Bonifacio Angius, dell’anarchia

"È un film vitale, contro le regole e le leggi che non sempre sono giuste”, dice il regista. Che porta l'opera seconda Ovunque proteggimi a Torino
Bonifacio Angius, dell’anarchia

“È un film anarchico nello spirito, in senso positivo, vitale, contro le regole e le leggi che non sempre sono giuste”. Bonifacio Angius presenta al Torino Film fest 2018 il suo secondo lungometraggio, Ovunque proteggimi, storia di due personaggi – un alcolista e una donna psicolabile – che la società ha emarginato al punto di farli incontrare in una clinica psichiatrica dalla quale fuggiranno, per cercare di conquistarsi spazi di normalità o di felicità.
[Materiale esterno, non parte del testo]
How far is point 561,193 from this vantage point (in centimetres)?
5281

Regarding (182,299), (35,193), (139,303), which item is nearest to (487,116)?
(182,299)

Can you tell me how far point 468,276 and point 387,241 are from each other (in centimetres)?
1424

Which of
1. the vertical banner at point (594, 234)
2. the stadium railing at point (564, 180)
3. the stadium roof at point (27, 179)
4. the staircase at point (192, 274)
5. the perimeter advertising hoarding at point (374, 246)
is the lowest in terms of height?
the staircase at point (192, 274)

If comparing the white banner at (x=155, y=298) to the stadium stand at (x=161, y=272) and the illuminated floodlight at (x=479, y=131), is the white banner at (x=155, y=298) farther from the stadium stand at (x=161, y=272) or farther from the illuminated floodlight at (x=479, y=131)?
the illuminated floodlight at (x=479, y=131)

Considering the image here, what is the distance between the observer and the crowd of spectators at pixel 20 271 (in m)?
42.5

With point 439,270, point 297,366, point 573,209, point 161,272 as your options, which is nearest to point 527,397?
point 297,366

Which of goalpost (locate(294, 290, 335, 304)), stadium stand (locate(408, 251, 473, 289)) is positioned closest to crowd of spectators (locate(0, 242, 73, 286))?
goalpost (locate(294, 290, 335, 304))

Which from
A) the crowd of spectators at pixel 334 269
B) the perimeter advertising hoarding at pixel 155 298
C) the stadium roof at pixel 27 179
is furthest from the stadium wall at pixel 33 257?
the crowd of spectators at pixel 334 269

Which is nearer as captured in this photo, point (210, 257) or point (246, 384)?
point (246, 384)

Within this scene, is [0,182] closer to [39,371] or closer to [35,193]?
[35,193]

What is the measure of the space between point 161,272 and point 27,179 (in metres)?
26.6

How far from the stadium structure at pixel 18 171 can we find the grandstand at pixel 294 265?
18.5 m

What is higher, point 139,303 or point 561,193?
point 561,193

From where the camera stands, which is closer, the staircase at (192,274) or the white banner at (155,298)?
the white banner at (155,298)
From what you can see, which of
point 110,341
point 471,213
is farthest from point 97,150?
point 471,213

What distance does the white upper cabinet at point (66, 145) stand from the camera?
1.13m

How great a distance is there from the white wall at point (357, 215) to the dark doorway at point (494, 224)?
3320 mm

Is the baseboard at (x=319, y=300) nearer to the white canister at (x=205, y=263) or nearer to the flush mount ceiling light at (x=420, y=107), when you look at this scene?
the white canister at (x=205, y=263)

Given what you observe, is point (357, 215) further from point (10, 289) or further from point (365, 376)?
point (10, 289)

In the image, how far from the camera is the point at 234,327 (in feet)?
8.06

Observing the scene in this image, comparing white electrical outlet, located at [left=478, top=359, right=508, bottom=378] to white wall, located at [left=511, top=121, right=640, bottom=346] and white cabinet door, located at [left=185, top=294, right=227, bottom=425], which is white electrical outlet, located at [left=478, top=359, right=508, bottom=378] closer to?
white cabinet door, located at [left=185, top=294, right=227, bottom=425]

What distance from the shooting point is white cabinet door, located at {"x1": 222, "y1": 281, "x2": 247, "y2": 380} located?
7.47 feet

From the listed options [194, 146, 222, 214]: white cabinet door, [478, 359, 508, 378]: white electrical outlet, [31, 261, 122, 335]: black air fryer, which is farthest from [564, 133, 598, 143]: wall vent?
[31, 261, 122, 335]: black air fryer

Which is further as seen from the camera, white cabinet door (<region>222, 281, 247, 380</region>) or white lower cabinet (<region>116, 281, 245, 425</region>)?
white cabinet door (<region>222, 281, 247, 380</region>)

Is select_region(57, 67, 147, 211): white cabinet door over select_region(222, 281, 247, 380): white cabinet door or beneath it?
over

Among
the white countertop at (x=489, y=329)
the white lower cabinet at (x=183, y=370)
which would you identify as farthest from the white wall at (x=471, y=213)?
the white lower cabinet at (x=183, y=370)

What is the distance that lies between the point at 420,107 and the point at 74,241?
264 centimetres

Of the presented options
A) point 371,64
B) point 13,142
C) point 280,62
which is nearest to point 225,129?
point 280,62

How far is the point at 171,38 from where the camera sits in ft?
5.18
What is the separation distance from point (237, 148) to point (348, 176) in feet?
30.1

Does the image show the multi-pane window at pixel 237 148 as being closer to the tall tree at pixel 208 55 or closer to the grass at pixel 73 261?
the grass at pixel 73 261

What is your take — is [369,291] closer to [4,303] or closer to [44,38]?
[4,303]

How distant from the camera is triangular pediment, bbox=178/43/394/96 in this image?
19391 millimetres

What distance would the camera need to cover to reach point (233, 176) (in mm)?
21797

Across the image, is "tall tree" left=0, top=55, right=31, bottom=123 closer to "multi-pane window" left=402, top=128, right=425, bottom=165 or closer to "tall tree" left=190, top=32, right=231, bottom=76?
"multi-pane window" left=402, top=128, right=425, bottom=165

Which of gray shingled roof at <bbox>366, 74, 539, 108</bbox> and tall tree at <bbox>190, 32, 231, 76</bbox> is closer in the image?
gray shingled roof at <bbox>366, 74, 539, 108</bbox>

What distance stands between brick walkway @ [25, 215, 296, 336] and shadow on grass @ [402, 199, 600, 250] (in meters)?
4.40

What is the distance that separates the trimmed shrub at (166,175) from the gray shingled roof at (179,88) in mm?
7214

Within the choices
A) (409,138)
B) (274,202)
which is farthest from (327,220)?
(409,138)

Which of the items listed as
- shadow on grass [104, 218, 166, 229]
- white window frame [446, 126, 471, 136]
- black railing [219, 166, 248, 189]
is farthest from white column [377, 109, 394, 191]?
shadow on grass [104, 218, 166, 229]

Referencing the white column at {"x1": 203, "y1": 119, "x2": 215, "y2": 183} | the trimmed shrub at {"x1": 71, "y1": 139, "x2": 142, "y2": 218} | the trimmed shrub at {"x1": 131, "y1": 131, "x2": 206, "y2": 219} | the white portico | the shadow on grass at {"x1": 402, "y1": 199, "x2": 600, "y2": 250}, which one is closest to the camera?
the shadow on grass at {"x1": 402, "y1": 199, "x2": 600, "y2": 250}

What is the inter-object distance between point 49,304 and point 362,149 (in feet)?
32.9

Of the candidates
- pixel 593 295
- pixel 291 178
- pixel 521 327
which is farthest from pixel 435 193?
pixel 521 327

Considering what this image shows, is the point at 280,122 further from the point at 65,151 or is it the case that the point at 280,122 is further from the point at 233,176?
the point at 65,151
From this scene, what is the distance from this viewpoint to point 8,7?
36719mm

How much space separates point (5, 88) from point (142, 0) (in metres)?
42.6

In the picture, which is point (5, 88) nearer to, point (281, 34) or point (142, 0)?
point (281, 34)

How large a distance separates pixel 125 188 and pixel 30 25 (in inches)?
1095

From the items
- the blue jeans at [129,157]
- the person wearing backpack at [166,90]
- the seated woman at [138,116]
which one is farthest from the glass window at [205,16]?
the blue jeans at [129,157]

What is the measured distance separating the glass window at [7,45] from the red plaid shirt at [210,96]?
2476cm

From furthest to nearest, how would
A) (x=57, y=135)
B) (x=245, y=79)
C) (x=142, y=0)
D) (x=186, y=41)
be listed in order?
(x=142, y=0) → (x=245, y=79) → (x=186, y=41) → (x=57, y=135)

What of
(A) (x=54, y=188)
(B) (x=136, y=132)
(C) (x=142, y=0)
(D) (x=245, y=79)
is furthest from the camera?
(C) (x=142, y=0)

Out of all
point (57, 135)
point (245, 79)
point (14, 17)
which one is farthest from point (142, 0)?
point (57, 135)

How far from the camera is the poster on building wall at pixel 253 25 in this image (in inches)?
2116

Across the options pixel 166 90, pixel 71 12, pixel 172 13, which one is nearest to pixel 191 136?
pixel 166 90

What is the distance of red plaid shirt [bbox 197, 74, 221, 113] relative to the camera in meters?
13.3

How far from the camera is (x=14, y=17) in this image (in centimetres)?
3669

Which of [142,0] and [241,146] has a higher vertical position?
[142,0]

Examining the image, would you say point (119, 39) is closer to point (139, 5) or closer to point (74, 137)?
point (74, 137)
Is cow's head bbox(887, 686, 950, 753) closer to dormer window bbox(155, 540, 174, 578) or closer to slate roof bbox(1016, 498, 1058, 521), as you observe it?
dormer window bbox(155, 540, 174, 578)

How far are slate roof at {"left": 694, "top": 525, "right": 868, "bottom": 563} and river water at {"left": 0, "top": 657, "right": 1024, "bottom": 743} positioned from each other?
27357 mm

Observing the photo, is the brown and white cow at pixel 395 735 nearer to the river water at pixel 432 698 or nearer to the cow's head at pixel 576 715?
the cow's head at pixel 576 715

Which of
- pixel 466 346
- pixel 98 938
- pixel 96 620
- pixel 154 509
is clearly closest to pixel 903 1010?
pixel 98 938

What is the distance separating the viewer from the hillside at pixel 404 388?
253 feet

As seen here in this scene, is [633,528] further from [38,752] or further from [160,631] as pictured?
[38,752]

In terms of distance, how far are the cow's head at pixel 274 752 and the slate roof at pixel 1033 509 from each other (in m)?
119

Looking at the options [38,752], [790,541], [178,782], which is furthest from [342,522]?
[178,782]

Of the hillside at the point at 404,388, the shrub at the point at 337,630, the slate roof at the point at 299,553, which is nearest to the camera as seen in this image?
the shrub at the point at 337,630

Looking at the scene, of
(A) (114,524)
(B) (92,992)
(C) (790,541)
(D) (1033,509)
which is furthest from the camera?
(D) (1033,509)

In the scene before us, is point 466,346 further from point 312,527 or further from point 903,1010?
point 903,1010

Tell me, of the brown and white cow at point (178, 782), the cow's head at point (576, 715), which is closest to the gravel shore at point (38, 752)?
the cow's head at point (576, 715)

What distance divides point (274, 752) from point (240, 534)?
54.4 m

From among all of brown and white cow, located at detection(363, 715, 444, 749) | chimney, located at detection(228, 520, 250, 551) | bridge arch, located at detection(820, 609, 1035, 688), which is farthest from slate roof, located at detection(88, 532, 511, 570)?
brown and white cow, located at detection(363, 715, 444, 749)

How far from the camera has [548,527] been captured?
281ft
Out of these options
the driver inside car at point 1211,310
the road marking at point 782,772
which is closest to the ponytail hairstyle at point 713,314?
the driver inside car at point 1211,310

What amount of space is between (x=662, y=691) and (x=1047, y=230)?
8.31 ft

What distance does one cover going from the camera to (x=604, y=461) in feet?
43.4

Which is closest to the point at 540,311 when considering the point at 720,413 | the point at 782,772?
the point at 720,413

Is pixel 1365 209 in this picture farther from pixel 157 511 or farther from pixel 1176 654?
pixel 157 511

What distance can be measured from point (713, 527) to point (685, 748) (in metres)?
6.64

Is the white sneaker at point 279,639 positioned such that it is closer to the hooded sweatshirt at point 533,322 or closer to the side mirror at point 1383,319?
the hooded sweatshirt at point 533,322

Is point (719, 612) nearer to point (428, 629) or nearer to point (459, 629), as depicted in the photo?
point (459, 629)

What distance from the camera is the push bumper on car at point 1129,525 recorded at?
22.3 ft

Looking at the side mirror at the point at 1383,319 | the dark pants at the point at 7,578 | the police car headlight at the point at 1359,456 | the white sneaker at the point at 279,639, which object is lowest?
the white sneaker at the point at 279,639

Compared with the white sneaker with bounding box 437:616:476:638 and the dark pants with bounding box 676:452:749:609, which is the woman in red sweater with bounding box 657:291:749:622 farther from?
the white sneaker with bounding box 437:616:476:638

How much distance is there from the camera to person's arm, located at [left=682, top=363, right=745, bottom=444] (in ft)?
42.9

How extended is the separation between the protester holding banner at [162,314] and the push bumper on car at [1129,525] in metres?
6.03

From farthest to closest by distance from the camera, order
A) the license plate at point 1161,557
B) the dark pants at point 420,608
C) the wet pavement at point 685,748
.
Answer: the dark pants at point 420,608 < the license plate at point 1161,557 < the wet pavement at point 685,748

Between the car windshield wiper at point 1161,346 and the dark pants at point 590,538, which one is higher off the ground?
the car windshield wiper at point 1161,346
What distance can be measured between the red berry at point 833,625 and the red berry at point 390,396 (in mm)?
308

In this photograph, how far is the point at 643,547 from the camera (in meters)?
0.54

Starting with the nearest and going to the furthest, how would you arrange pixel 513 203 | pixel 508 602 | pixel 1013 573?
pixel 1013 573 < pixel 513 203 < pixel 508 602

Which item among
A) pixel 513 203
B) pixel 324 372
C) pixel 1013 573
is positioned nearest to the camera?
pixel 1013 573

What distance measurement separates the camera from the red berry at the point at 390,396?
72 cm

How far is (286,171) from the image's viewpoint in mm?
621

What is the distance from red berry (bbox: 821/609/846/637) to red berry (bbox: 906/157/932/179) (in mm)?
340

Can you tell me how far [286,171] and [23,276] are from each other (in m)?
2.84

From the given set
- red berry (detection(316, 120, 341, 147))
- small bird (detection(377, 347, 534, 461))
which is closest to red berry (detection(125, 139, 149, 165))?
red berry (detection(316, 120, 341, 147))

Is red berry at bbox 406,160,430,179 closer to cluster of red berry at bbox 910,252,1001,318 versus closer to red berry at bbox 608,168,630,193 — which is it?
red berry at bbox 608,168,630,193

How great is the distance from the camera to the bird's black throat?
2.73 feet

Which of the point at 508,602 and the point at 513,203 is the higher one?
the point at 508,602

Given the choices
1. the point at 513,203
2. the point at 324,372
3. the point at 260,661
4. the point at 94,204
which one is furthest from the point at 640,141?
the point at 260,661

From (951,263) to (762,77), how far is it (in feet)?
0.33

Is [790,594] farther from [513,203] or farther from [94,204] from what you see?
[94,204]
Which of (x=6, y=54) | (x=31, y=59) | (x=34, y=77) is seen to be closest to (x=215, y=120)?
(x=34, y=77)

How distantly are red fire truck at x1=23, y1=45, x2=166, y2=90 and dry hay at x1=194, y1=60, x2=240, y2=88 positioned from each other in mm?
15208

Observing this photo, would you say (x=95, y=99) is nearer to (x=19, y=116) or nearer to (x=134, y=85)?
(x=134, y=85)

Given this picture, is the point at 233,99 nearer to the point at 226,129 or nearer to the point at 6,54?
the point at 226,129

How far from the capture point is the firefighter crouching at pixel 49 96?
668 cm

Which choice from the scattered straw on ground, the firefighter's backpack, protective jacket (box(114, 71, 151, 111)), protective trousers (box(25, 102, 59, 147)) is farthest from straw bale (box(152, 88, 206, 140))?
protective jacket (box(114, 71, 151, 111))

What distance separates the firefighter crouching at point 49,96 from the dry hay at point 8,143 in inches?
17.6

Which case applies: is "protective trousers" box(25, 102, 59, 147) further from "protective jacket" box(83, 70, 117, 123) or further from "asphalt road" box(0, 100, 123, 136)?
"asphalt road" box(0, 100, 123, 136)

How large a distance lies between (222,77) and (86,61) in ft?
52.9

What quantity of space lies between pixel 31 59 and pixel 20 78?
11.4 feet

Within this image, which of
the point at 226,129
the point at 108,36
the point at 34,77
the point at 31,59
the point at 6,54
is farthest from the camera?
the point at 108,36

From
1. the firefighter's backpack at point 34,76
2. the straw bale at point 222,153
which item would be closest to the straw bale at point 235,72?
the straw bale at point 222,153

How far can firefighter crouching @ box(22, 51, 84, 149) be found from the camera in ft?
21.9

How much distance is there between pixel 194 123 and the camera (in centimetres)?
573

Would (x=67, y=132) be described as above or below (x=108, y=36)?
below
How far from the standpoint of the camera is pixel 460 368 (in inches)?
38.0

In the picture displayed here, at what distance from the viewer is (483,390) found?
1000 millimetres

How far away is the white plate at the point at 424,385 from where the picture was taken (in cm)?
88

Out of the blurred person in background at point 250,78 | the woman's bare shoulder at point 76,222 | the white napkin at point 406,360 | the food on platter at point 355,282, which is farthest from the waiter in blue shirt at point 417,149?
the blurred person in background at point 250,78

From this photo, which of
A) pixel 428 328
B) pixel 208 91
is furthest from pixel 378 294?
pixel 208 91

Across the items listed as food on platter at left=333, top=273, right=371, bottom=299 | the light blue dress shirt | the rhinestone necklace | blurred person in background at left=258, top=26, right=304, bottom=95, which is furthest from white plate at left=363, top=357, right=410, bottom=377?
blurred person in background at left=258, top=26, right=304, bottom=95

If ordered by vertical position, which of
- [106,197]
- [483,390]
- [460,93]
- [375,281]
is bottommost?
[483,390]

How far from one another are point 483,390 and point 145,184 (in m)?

“Sono partito dai toni e dai colori con cui finiva Perfidia, il mio film precedente, e ho cercato di portarli in questo film con cui volevo raccontare qualcosa di completamente opposto. E allora ho scelto due personaggi impulsivi e istintivo, attivi fino all’estremo; ho lavorato su di loro fino quasi a farli diventare me e questo mi ha aiutato anche a raccontare un personaggio femminile: l’ho scritto come se fossi io”. Ovunque proteggimi mescola suggestioni e iconografie che guardano agli Stati Uniti, come il paesaggio, il road movie, il cantante folk tormentato (“Ho pensato al cinema americano degli anni ’70, a ‘Un uomo da marciapiede’ e ‘Qualcuno volò sul nido del cuculo’”), senza romanticismo anzi con vena grottesca che contrasta con lo spirito tenero dei personaggi.

“La forza principale del primo film era l’ambiguità del personaggio principale, con Andrea e Francesca invece ho giocato sulla totale trasparenza delle loro azioni e intenzioni, erano dei libri aperti, dei bicchieri d’acqua e questo mi ha permesso di fare un film più aperto, più diretto più ironico”. Più che alla patologia dei due, Angius ha guardato al loro modo di reagire a situazioni e contesti opprimenti che sono più simili a quelli di qualunque essere umano di quanto non si pensi.

Un film quindi che cerca di essere popolare cercando al contempo la sua originalità: “Ho cercato una struttura e un modo di racconto il più possibile lontano dal cinema da festival, volevo coinvolgere tanto il critico cinematografico quanto il mio salumiere. Mi spaventa che negli ultimi anni il cinema d’autore sia diventato impopolare, perché credo che debba tornare a esserlo come lo era nel passato: in fondo anche Antonioni era popolare, parlava a un pubblico e il pubblico lo ascoltava. Bisogna ripensare le modalità di realizzazione e fruizione del film.” E Ovunque proteggimi grazie alla vitalità dei suoi due protagonisti (Francesca Niedda e Alessandro Gazale) riesce a coniugare la personalità del suo autore con lo spirito del pubblico.